** Supplied data follows **
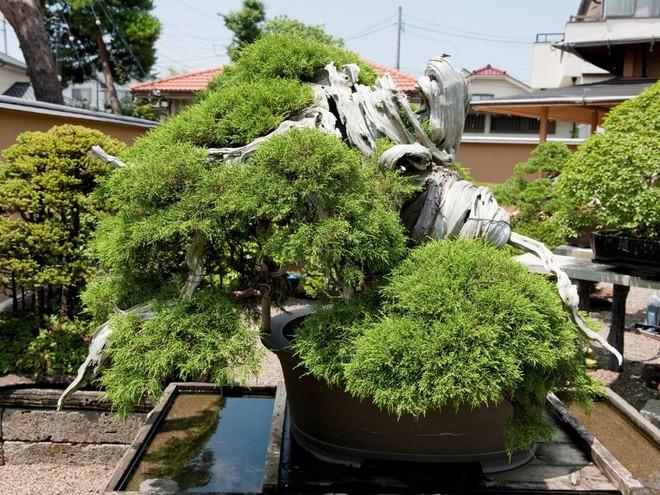 Tuyệt tác bonsai Nhật giá cắt cổ 3,8 tỷ đồng trông như thế nào? - Ảnh 1.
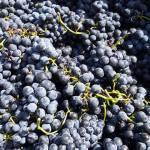 CM Wines TN e Alfrocheiro 6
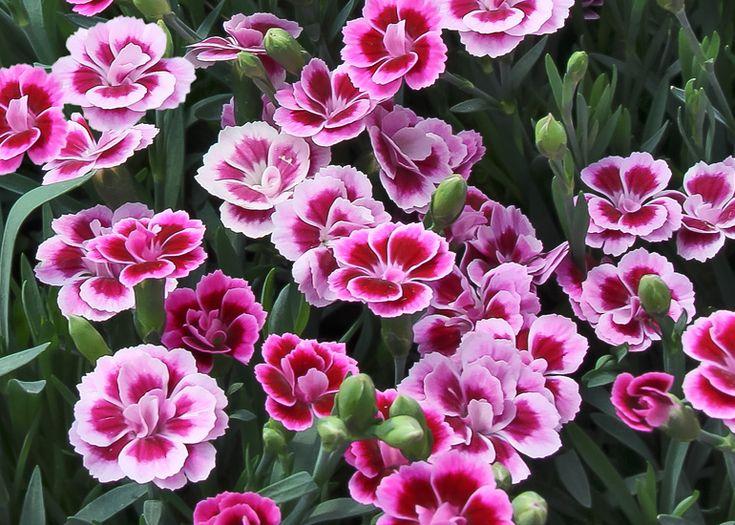 25 beste idee n over dianthus caryophyllus op pinterest rode anjer bloemen en roze anjers. Black Bedroom Furniture Sets. Home Design Ideas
** End of Supplied data **
* **Task brief**: Line by line, return the listing above exactly, dropping every picture.

* **Result of the task**:
 Tuyệt tác bonsai Nhật giá cắt cổ 3,8 tỷ đồng trông như thế nào? - Ảnh 1.
 CM Wines TN e Alfrocheiro 6
 25 beste idee n over dianthus caryophyllus op pinterest rode anjer bloemen en roze anjers. Black Bedroom Furniture Sets. Home Design Ideas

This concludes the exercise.